▶ [EXTRAIT DE PAGE]
-=-=-=-=-

Alexis Théa : Tous les fonctionnaires ne dirigent pas la France. Les plus hauts responsables de l'appareil d'Etat sont nommés par le président de la République dans le cadre d'un décret en Conseil des ministres, défini par l'article 13 de la Constitution, et sont au nombre d'environ 600, préfets, ambassadeurs, généraux, hauts magistrats, etc. En élargissant le vivier, on compte environ 1700 postes de direction de la fonction publique de l'Etat. La plupart sont anciens élèves de l'ENA, mais pas tous, et viennent de différents métiers de la fonction publique. Ce nombre ne peut pas être réduit de manière significative, c'est un minimum pour assurer le fonctionnement de l'Etat et l'encadrement de l'administration.

Olivier Rouquan :  Il faut aussi comptabiliser les membres des cabinets, souvent des hauts fonctionnaires. Ces fameux cabinets chargés du pilotage politique des ministères et de Matignon, qui ont tendance à doubler les directions générales de l’administration et dont les effectifs ont peine à diminuer. Ainsi, 570 postes sont considérés comme clés, dépendant le plus souvent d’un contrôle présidentialisé.

Il existe donc un phénomène prégnant de constitution de réseaux fidélisés auprès des promotions de l’ENA et des grands corps (Conseil d’Etat, Cour des comptes, préfectorale…) ; mais le contrôle politique ne repose pas sur les seuls diplômés de nos prestigieuses écoles et encore moins sur les quelques promotions "présidentialisées" (à l’heure actuelle : Voltaire et Sedar Senghor pour l’ENA). F. Mitterrand disait : avec cent hommes, l’on peut conquérir et diriger la France. En faisant référence à ce président et à tous les autres, il ne faut donc pas fétichiser le culte du "parchemin", comme disait De Gaulle. La présidentialisation du sommet de l’État repose sur un noyau de fidèles au profil aussi bien administratif que politique.

Quel est le profil type de ces piliers du pouvoir ?

Alexis Théa : Leur métier est de deux ordres : conseiller le pouvoir politique et faire appliquer les décisions du gouvernement. Pour assurer  cette mission, il faut une excellente maîtrise  du droit public, des procédures budgétaires, des qualités de synthèse et d'autorité naturelle pour diriger ou coordonner une équipe. Mais surtout, il faut une bonne culture générale, historique, littéraire, afin de se repérer dans un contexte général. La qualité essentielle est celle du bon sens, la capacité à sentir ce que l'on peut faire et jusqu'où. Il faut aussi, qualité trop rare dans la haute fonction publique, un solide sens critique, du recul par rapport aux normes, aux habitudes, aux routines, de la créativité et enfin du courage pour être capable de dire la vérité au Prince, au pouvoir politique, même si elle déplaît. Non, il ne s'agit pas forcément de hauts fonctionnaires de formation, peu importe le cursus, mais les compétences et qualités que je viens de décrire sont indispensables!

-=-=-=-=-

▶ [DONNÉES FOURNIES]
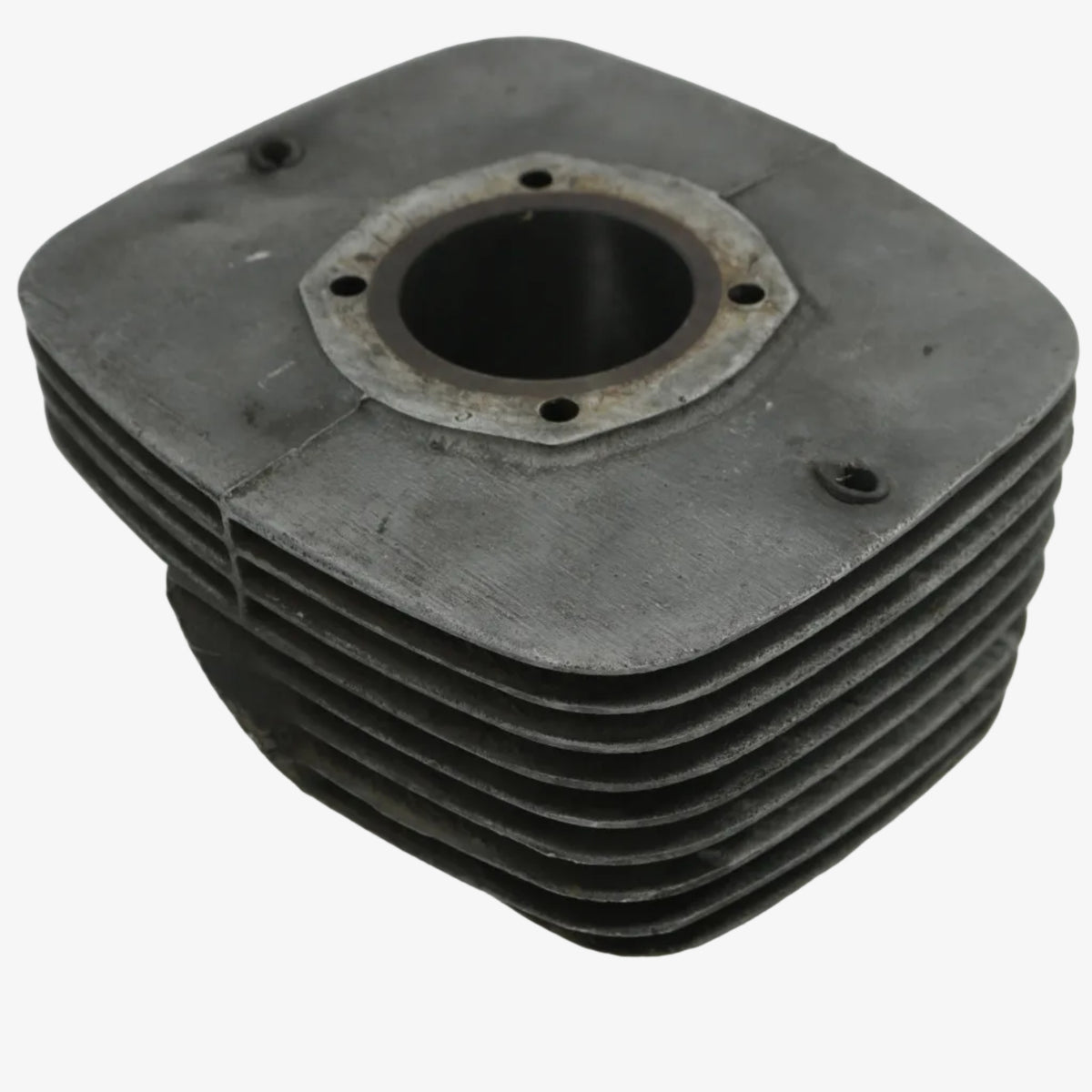 Original DDR Zylinderset mit Almet K20 Kolben für MZ ES 150 / TS 150, Motor MM150/2, Bj. 1973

-=-=-=-=-

▶ [TRAVAIL DEMANDÉ]
• 1. Indiquez si chacune des affirmations suivantes concorde avec l'extrait, en répondant par oui ou par non et en citant textuellement les mots qui permettent de trancher : (a) les plus hauts responsables nommés par décret en Conseil des ministres sont environ 600 ; (b) tous les titulaires des postes de direction de la fonction publique de l'État sont d'anciens élèves de l'ENA ; (c) selon Olivier Rouquan, les effectifs des cabinets diminuent aisément.
• 2. D'après Alexis Théa dans l'extrait, pourquoi le nombre d'environ 1700 postes de direction de la fonction publique de l'État ne peut-il pas être réduit de manière significative ?
• 3. Quelles promotions de l'ENA l'extrait désigne-t-il comme « présidentialisées » à l'heure actuelle ?
Ces lignes constituent un matériau distinct de l'extrait.

▶ [RÉPONSES ATTENDUES]
• 1.
(a) Oui : « sont au nombre d'environ 600 ».
(b) Non : « La plupart sont anciens élèves de l'ENA, mais pas tous ».
(c) Non : « dont les effectifs ont peine à diminuer ».

• 2. Ce nombre constitue un minimum. Il est nécessaire pour assurer le fonctionnement de l'État et l'encadrement de l'administration.

• 3. Les promotions Voltaire et Sedar Senghor.